Please copy everything in the material below from the line containing "If you sort" down to the line containing "[144,75] → [223,151] → [252,164] → [220,203]", both lines included, reproducing them word for word.

(Spatial questions linked to pictures)
----

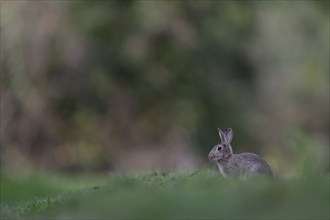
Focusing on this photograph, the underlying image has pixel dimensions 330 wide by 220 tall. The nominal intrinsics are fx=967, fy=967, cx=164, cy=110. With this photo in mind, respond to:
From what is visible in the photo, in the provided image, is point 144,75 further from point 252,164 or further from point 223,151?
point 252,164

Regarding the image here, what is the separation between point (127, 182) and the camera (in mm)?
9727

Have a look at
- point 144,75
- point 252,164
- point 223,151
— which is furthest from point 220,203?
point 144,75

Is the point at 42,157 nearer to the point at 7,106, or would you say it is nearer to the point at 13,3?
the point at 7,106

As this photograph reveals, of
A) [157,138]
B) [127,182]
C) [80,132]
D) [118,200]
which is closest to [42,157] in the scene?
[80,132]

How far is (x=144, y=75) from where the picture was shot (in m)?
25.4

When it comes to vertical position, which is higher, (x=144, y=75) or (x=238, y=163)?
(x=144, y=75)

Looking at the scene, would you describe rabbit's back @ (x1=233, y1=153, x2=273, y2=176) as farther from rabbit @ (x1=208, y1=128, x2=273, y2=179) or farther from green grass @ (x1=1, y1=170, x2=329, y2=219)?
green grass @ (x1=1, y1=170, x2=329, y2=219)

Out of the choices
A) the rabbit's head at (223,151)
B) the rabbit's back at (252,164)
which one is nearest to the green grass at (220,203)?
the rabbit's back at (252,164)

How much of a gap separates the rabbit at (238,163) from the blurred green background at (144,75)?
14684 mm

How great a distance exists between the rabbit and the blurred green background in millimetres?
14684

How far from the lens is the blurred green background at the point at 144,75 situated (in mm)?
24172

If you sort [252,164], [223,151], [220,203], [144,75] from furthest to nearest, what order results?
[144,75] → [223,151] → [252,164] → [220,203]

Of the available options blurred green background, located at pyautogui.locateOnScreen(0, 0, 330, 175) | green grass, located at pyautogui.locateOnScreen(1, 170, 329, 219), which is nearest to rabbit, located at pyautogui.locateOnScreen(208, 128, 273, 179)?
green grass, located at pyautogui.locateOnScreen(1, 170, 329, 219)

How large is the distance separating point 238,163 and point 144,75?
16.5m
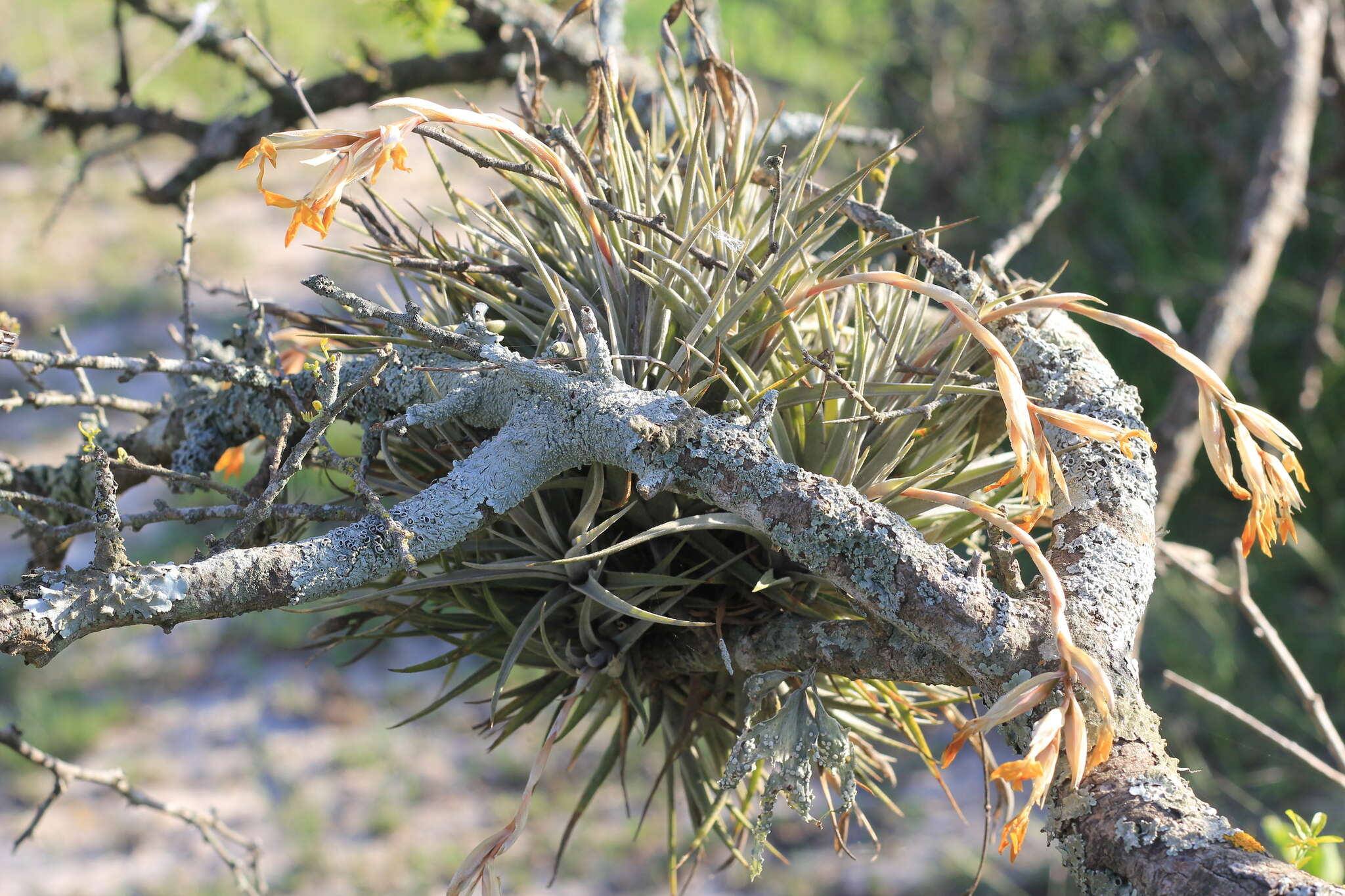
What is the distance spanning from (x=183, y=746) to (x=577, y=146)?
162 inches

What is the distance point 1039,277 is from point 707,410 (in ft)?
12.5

----

### Output below
If you sort [252,164], [223,151], [220,203], [144,75] from furthest to nearest, what order results?
[144,75] → [223,151] → [252,164] → [220,203]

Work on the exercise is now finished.